Riccitiello’s sudden retirement comes mere weeks after a massively unpopular move on Unity’s behalf to change its fee structure for its eponymous cross-platform game engine; its pricing would have included a new “runtime fee,” a 20-cent charge to developers every time a player installed a game after it reached 200,000 downloads and $200,000 in revenue. That change would have also taken place retroactively, meaning developers with games already in progress or even released would be included. Hundreds of developers released statements denouncing Unity, with some even calling for Riccitiello’s resignation. The uproar from across the game industry led to Unity walking back some of those changes.

The damage done to Unity’s reputation, for some developers, was irreparable. “We simply don’t trust them to stick to their word,” Brandon Sheffield, founder of the game developer Necrosoft, previously told WIRED. “We don’t trust them to update their engine in ways that affect us, as PC/console developers, in a positive way. I think they have done irreparable damage to their brand for game developers in general, and the walk-back isn’t going to fix it.”
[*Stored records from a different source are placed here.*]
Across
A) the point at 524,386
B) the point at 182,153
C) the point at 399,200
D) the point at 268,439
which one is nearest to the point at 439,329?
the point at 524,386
In a brief statement within the company’s press release, Riccitiello, who joined Unity as a board member in 2013 and took on a leadership position in 2014, called it “a privilege to lead Unity for nearly a decade and serve our employees, customers, developers and partners, all of whom have been instrumental to the company’s growth.”

Riccitello has made controversial statements about monetization and its role in game development before. Last year, he issued an apology after describing developers as “some of the biggest fucking idiots” in response to an interview about game makers pushing back on implementing monetization early in the development process.